## start Data shown
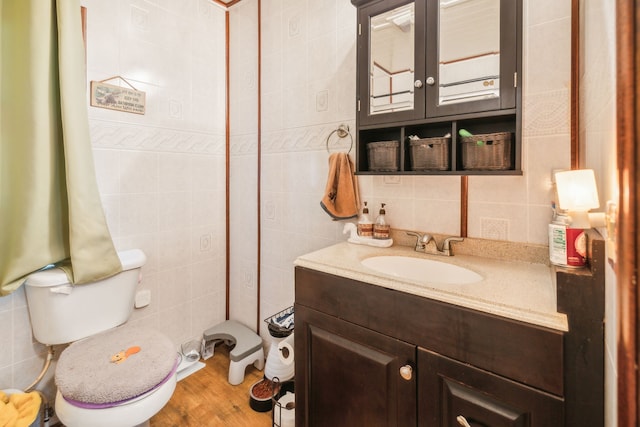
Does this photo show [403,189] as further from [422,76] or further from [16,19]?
[16,19]

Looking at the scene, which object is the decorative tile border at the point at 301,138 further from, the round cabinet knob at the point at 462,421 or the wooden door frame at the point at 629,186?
the wooden door frame at the point at 629,186

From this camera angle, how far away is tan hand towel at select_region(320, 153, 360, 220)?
1560 mm

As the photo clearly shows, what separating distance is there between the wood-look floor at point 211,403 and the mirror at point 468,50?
1.69m

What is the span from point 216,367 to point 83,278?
0.99m

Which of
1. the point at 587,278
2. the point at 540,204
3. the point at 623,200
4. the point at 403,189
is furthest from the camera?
the point at 403,189

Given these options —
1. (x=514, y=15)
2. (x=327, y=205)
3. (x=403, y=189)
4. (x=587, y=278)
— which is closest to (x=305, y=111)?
(x=327, y=205)

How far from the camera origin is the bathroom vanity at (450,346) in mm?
745

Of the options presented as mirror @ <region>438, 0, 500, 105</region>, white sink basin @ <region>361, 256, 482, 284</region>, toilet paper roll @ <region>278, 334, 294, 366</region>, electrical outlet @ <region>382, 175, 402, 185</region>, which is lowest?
toilet paper roll @ <region>278, 334, 294, 366</region>

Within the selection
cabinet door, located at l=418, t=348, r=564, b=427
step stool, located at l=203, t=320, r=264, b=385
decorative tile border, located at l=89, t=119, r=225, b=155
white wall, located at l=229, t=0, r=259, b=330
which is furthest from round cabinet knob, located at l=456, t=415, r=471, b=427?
decorative tile border, located at l=89, t=119, r=225, b=155

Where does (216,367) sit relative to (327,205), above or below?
below

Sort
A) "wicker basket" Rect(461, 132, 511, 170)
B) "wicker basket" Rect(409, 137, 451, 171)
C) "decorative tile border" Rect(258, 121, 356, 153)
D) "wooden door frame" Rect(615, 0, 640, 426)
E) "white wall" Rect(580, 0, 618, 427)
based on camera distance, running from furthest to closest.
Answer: "decorative tile border" Rect(258, 121, 356, 153) → "wicker basket" Rect(409, 137, 451, 171) → "wicker basket" Rect(461, 132, 511, 170) → "white wall" Rect(580, 0, 618, 427) → "wooden door frame" Rect(615, 0, 640, 426)

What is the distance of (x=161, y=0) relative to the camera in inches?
71.2

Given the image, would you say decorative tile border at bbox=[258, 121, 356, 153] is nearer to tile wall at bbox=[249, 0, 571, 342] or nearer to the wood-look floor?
tile wall at bbox=[249, 0, 571, 342]

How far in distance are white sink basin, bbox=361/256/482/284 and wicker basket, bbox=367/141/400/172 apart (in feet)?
1.26
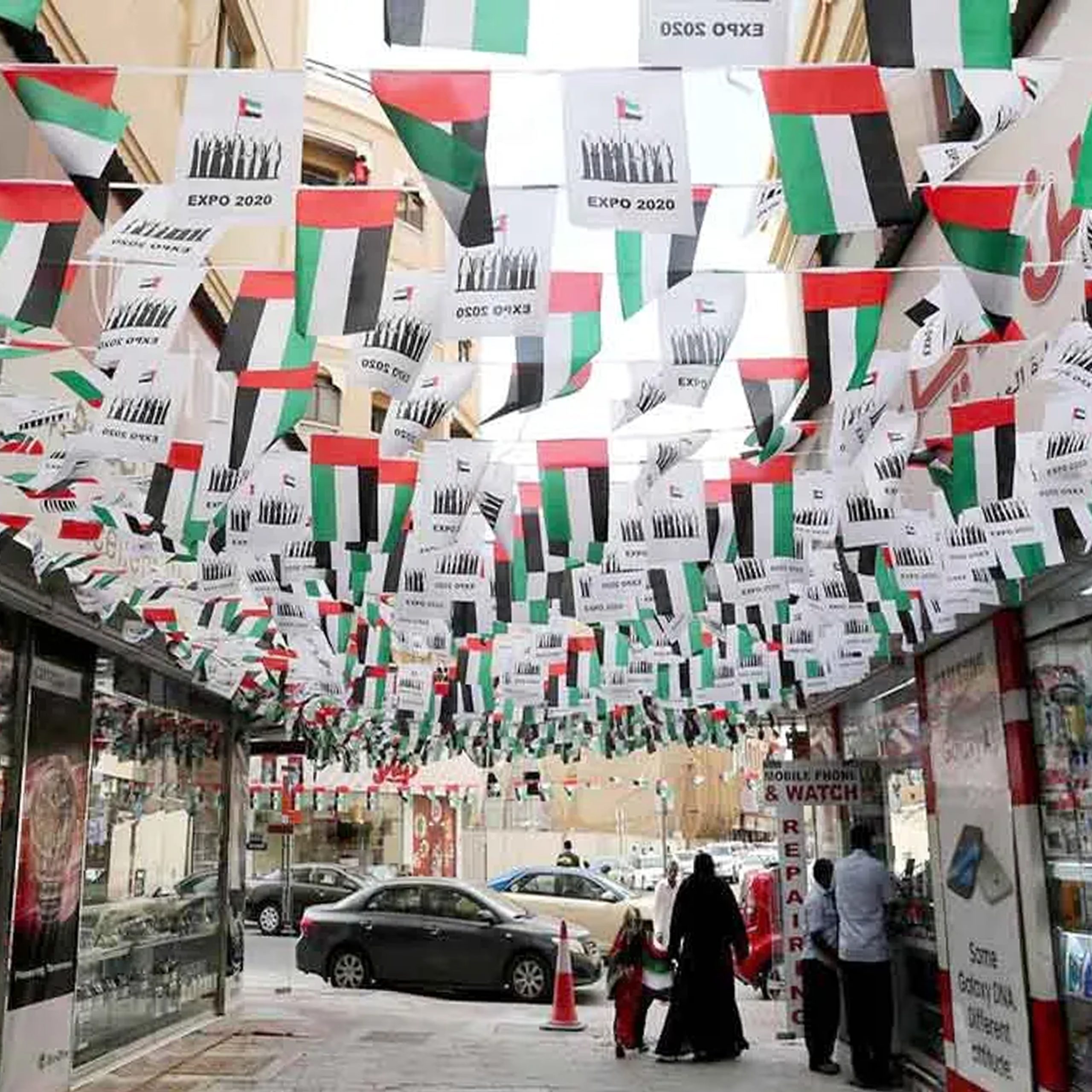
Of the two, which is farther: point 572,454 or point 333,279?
point 572,454

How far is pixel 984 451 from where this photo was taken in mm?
6906

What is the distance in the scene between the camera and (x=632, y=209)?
13.1 ft

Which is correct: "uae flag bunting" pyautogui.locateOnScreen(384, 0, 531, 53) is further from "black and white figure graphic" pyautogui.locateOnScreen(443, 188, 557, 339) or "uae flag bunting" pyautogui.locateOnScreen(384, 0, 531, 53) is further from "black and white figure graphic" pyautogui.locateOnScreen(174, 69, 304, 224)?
"black and white figure graphic" pyautogui.locateOnScreen(443, 188, 557, 339)

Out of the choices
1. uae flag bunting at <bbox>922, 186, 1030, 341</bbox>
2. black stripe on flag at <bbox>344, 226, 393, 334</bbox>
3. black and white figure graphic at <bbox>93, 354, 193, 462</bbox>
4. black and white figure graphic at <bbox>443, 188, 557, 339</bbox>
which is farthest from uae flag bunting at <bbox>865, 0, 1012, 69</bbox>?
black and white figure graphic at <bbox>93, 354, 193, 462</bbox>

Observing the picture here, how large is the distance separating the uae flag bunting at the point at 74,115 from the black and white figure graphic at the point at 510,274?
128 centimetres

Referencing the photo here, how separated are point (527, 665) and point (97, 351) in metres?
7.57

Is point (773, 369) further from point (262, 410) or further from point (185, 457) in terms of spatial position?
point (185, 457)

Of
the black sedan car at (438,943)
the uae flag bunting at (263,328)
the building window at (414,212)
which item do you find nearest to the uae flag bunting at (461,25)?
the uae flag bunting at (263,328)

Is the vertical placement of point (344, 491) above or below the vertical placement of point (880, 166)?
below

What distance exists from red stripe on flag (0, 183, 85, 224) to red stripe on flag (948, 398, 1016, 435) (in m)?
4.55

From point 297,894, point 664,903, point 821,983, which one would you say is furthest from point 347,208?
point 297,894

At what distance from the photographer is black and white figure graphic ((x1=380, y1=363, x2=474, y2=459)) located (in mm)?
6453

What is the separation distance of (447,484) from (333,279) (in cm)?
303

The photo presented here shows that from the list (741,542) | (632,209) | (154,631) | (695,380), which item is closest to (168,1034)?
## end Data shown
### Requirement
Copy out all of the data above word for word, leaving out the pictures.

### Reply to the task
Does this photo show [403,189] as further from [422,76] or further from [16,19]?
[16,19]

Looking at the scene, which object is the decorative tile border at the point at 301,138 further from, the round cabinet knob at the point at 462,421 or the wooden door frame at the point at 629,186?
the wooden door frame at the point at 629,186

From this camera angle, how far away is tan hand towel at select_region(320, 153, 360, 220)?
1560 mm

As the photo clearly shows, what separating distance is there between the wood-look floor at point 211,403 and the mirror at point 468,50?
1.69m

What is the span from point 216,367 to point 83,278?
0.99m

Which of
1. the point at 587,278
2. the point at 540,204
3. the point at 623,200
4. the point at 403,189
is furthest from the camera?
the point at 403,189

Given these options —
1. (x=514, y=15)
2. (x=327, y=205)
3. (x=403, y=189)
4. (x=587, y=278)
— which is closest to (x=305, y=111)?
(x=327, y=205)

How far from the camera origin is the bathroom vanity at (450,346) in mm?
745

Of the options presented as mirror @ <region>438, 0, 500, 105</region>, white sink basin @ <region>361, 256, 482, 284</region>, toilet paper roll @ <region>278, 334, 294, 366</region>, electrical outlet @ <region>382, 175, 402, 185</region>, which is lowest?
toilet paper roll @ <region>278, 334, 294, 366</region>

Within the selection
cabinet door, located at l=418, t=348, r=564, b=427
step stool, located at l=203, t=320, r=264, b=385
decorative tile border, located at l=89, t=119, r=225, b=155
white wall, located at l=229, t=0, r=259, b=330
which is furthest from round cabinet knob, located at l=456, t=415, r=471, b=427?
decorative tile border, located at l=89, t=119, r=225, b=155

Where does (216,367) sit relative to (327,205), above or below?
below

Sort
A) "wicker basket" Rect(461, 132, 511, 170)
B) "wicker basket" Rect(409, 137, 451, 171)
C) "decorative tile border" Rect(258, 121, 356, 153)
D) "wooden door frame" Rect(615, 0, 640, 426)
E) "white wall" Rect(580, 0, 618, 427)
based on camera distance, running from furthest to closest.
Answer: "decorative tile border" Rect(258, 121, 356, 153) → "wicker basket" Rect(409, 137, 451, 171) → "wicker basket" Rect(461, 132, 511, 170) → "white wall" Rect(580, 0, 618, 427) → "wooden door frame" Rect(615, 0, 640, 426)

What is the distance of (x=161, y=0) relative to the camera in inches?
71.2

Given the image, would you say decorative tile border at bbox=[258, 121, 356, 153] is nearer to tile wall at bbox=[249, 0, 571, 342] or nearer to the wood-look floor?
tile wall at bbox=[249, 0, 571, 342]

How far in distance are white sink basin, bbox=361/256/482/284 and wicker basket, bbox=367/141/400/172 apart (in feet)?
1.26
Of the two, which is farther: point 572,454 or point 333,279?
point 572,454

How far is pixel 984 451 from where this photo was taken in mm?
6906

What is the distance in the scene between the camera and (x=632, y=209)?
13.1 ft

Which is correct: "uae flag bunting" pyautogui.locateOnScreen(384, 0, 531, 53) is further from "black and white figure graphic" pyautogui.locateOnScreen(443, 188, 557, 339) or "uae flag bunting" pyautogui.locateOnScreen(384, 0, 531, 53) is further from "black and white figure graphic" pyautogui.locateOnScreen(174, 69, 304, 224)?
"black and white figure graphic" pyautogui.locateOnScreen(443, 188, 557, 339)

Out of the choices
1. uae flag bunting at <bbox>922, 186, 1030, 341</bbox>
2. black stripe on flag at <bbox>344, 226, 393, 334</bbox>
3. black and white figure graphic at <bbox>93, 354, 193, 462</bbox>
4. black and white figure graphic at <bbox>443, 188, 557, 339</bbox>
which is farthest from uae flag bunting at <bbox>865, 0, 1012, 69</bbox>?
black and white figure graphic at <bbox>93, 354, 193, 462</bbox>

Observing the picture here, how large is the distance separating the uae flag bunting at the point at 74,115 from the black and white figure graphic at the point at 510,274?
128 centimetres

Referencing the photo here, how separated are point (527, 665) and point (97, 351) in metres?
7.57

Is point (773, 369) further from point (262, 410) or further from point (185, 457) in terms of spatial position?
point (185, 457)

Of
the black sedan car at (438,943)
the uae flag bunting at (263,328)
the building window at (414,212)
which item do you find nearest to the uae flag bunting at (461,25)?
the uae flag bunting at (263,328)

Is the vertical placement of point (344, 491) above or below the vertical placement of point (880, 166)?
below

What distance exists from red stripe on flag (0, 183, 85, 224) to red stripe on flag (948, 398, 1016, 435) (in m)?
4.55

From point 297,894, point 664,903, point 821,983, which one would you say is furthest from point 347,208?
point 297,894

At what distance from the photographer is black and white figure graphic ((x1=380, y1=363, x2=474, y2=459)) located (in mm)?
6453

What is the separation distance of (447,484) from (333,279) (in cm)?
303

The photo presented here shows that from the list (741,542) | (632,209) | (154,631) | (695,380), which item is closest to (168,1034)?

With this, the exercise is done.